Stefan Stiller is a German chef and restaurateur. He is the chef-owner of Taian Table, a fine dining restaurant in Shanghai, China that holds three Michelin Stars. He is also president of Bocuse d'Or Team China and Asia Pacific.

== Career ==
Stiller began his culinary career in 1983 with a 2.5-year apprenticeship at Restaurant Endtenfang at the Hotel Fürstenhof, in his hometown of Celle, Germany. Before joining mandatory army service, Stiller staged for several months at Restaurant Goldener Pflug in Cologne, the second restaurant in Germany to receive three Michelin stars.
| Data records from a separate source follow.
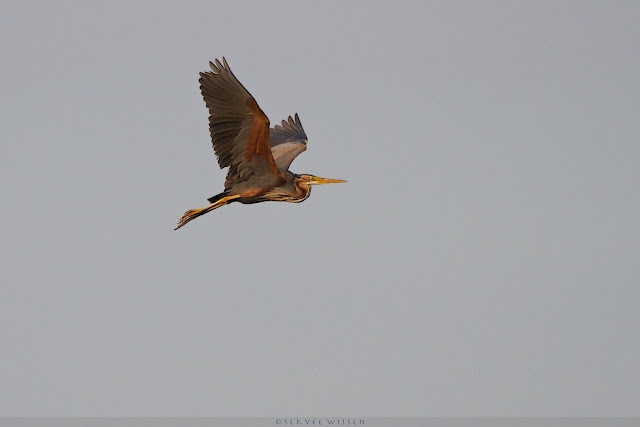 Purperreiger - Purple Heron - Ardea purpurea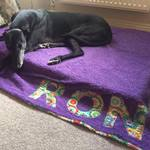 ron greyhound on his bespoke dog blanket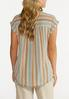 Plus Size Muted Stripe Top alternate view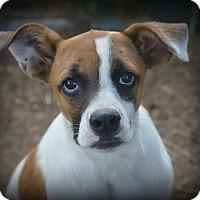 Adopt A Pet :: CiCi Rider - Glastonbury, CT
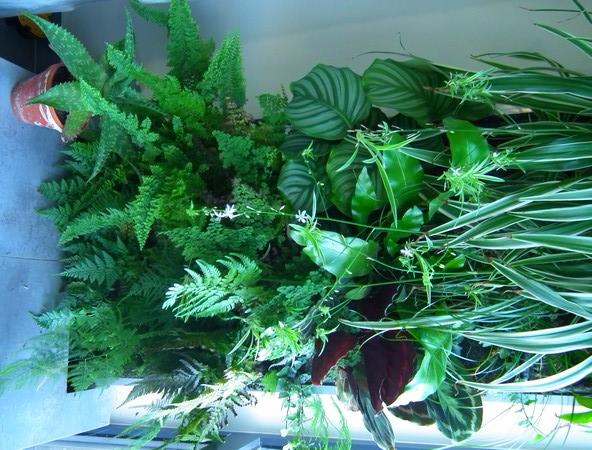 Mur Végétal horizontal, bac à côté? Dscf1717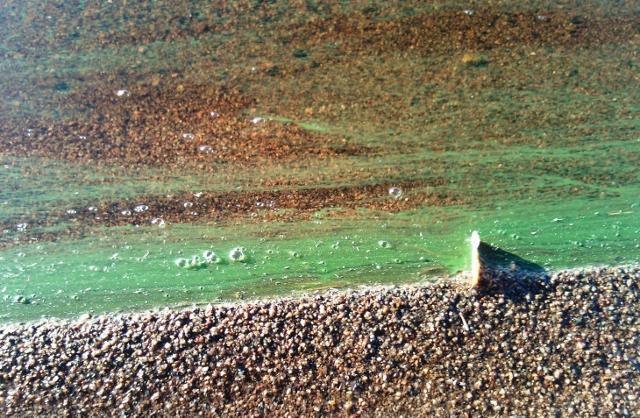 Sinileväviiru rantavedessä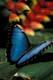 BLUE MORPHO BUTTERFLY, NIAGARA BUTTERFLY CONSERVATORY, NIAGARA FALLS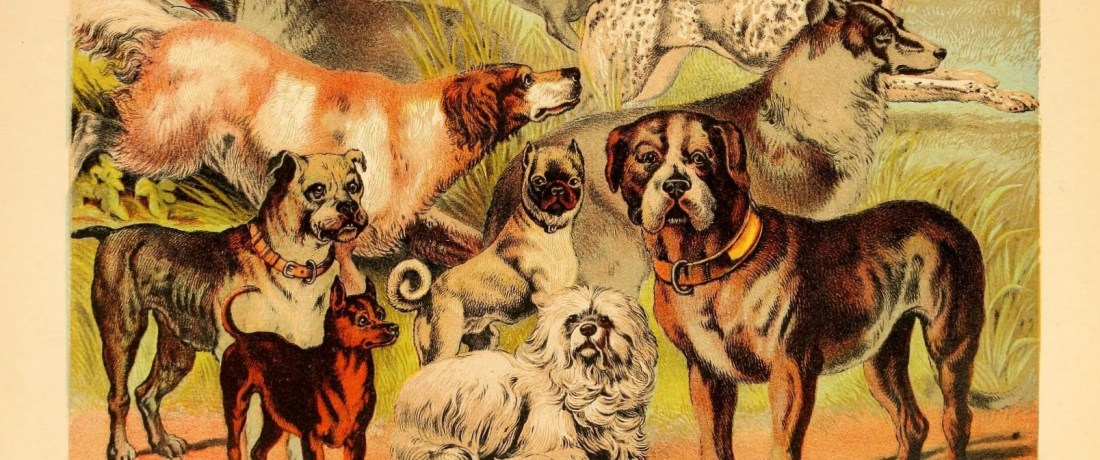 Companion dogs were often believed to have mystical abilities. Dog Illustration from Johnson's Book of Household Nature, 1880.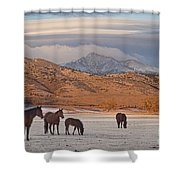 Rocky Mountain Country Morning Shower Curtain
Following two years of army service, Stiller joined the 2-Michelin-starred restaurant Schweizer Stuben in Wertheim-Bettingen. In 1989, he returned to his hometown Celle and became owner and chef of Restaurant l'Auberge. In 1998, Stiller moved to Deidesheim and took over as chef-de-cuisine at the 1-Michelin-starred Restaurant Schwarzer Hahn. While working there, he noticed a closed building in the winery across the street, a historic property built in 1374, and home to the oldest restaurant in the area, which opened in 1532. A year later, Stiller opened his own fine dining restaurant in this building, named Restaurant Grand Cru, and received one Michelin star.

In 2004, Stiller moved to Shanghai, China and became executive chef first at Club Shanghai, and then at Mimosa Supperclub from 2005 to 2007. In 2008, he launched his own project, Stiller's Restaurant and Cooking School, where Stiller personally gave cooking lessons to the public. In 2012, he became partner of La Cocotte Restaurant in Hangzhou, China, a concept restaurant for Staub cocottes. In 2015 he EAST Eatery, a modern Asian restaurant in Shanghai's Tianzifang.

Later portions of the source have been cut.